- [PROBLEM A]:
Retype the passage on the Belt and Road Initiative word for word, starting at "First published in" and ending at "instance, arm race.".
- [PROBLEM B]:
Using the passage on the Belt and Road Initiative, decide whether each statement agrees with it, and answer yes or no with the deciding words quoted from the passage. (i) The Chinese government proposed the connectivity in 2013. (ii) The New Eurasian Land Bridge connects Western China to Eastern Russia. (iii) The China-Central Asia-Western Asia Corridor links China to Turkey.
- [PROBLEM C]:
Translate this sentence from the passage on the Belt and Road Initiative into Spanish: "The journey of transition from geo-politics to geo-economics is itself a huge achievement."

- [DOCUMENT PASSAGE]:
-----

First published in our partner RIAC
BRI: Shared Future for Humanity
The terrestrial and maritime connectivity proposed by the Chinese government back in 2013 with six connectivity corridors reflects the vision of shared future for humanity. Belt and Road Initiative (BRI) is an omen of modern transformation of the globe. The journey of transition from geo-politics to geo-economics is itself a huge achievement. As geo-economics brought in the partnership and collaboration for mutual gains whereas geo-politics reflects competition, for instance, arm race.
BRI a network of terrestrial and maritime passages encompassing (1) the New Eurasian Land Bridge connects Western China to Western Russia; (2) the China-Mongolia-Russia Corridor, from Northern China to Eastern Russia; (3)the China-Central Asia-Western Asia Corridor, links China to Turkey; (4) the Corridor from Southern China to the Indochinese peninsula up to Singapore; (5) the China-Pakistan Economic Corridor; and (6) the Bangladesh-China-India-Myanmar Corridor. In other words BRI is one of the longest connectivity route from the Chinese coast to Singapore to Gwadar up to the Mediterranean. Among all the above mentioned projects, CPEC is a model project with so much in its credit.

-----

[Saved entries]

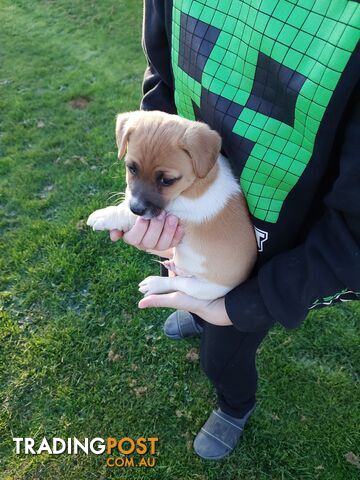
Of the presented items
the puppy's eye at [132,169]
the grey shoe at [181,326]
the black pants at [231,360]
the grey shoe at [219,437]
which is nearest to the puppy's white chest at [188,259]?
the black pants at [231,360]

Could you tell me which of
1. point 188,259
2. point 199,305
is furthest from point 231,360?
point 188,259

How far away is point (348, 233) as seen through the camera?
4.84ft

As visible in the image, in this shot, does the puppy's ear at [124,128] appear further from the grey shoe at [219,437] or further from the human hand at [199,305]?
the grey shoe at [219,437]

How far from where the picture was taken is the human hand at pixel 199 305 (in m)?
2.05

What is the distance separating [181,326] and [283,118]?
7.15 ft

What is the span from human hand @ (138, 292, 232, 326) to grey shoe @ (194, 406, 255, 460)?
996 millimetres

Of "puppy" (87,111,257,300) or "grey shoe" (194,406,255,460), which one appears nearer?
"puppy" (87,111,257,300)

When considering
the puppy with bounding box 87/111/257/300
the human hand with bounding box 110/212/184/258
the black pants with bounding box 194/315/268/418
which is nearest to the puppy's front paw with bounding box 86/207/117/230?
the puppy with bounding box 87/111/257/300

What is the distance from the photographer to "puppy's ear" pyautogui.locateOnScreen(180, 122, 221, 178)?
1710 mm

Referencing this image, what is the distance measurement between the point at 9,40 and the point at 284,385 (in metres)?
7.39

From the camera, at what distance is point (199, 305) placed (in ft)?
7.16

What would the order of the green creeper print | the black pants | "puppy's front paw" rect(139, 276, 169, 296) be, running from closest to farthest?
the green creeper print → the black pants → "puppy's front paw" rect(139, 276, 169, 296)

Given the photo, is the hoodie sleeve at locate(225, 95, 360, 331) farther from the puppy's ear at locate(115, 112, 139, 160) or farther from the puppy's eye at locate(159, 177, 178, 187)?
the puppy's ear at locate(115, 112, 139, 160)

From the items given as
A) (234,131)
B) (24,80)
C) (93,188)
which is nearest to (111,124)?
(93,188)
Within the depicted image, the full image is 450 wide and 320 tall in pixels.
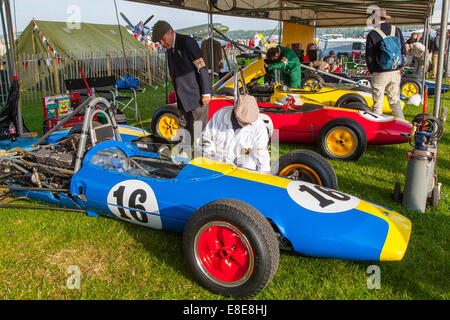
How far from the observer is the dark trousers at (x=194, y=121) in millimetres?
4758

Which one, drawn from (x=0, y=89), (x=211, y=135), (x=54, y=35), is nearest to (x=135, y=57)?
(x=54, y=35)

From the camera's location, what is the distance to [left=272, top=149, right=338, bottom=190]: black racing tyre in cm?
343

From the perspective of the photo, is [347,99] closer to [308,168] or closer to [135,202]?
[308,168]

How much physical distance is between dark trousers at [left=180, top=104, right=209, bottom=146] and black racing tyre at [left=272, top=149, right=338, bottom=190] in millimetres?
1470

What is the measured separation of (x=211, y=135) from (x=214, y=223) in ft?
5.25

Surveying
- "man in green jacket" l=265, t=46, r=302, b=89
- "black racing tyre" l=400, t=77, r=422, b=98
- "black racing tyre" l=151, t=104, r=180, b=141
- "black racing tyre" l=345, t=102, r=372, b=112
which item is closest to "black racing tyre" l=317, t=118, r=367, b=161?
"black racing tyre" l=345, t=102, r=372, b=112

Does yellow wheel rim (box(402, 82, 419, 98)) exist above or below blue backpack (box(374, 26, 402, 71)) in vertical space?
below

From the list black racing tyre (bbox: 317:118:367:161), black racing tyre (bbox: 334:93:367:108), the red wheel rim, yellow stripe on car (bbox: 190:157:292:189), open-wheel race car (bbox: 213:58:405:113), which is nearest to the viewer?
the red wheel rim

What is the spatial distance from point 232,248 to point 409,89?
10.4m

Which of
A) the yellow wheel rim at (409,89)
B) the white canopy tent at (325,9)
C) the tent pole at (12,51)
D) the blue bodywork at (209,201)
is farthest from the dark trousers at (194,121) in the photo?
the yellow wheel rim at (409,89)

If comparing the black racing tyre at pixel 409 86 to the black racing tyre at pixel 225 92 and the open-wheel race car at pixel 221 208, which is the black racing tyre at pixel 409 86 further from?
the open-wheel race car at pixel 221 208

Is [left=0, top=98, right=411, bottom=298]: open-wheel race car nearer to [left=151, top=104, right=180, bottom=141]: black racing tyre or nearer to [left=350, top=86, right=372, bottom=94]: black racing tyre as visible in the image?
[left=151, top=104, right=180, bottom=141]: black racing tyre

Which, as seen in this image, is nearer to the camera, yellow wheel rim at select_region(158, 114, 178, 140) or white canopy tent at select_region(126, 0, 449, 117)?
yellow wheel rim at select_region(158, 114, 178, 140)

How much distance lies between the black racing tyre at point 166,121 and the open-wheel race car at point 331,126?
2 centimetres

-----

- [ANSWER SPACE A]:
First published in our partner RIAC
BRI: Shared Future for Humanity
The terrestrial and maritime connectivity proposed by the Chinese government back in 2013 with six connectivity corridors reflects the vision of shared future for humanity. Belt and Road Initiative (BRI) is an omen of modern transformation of the globe. The journey of transition from geo-politics to geo-economics is itself a huge achievement. As geo-economics brought in the partnership and collaboration for mutual gains whereas geo-politics reflects competition, for instance, arm race.

- [ANSWER SPACE B]:
(i) Yes: "proposed by the Chinese government back in 2013"
(ii) No: "the New Eurasian Land Bridge connects Western China to Western Russia"
(iii) Yes: "the China-Central Asia-Western Asia Corridor, links China to Turkey"

- [ANSWER SPACE C]:
El recorrido de la transición de la geopolítica a la geoeconomía es en sí mismo un enorme logro.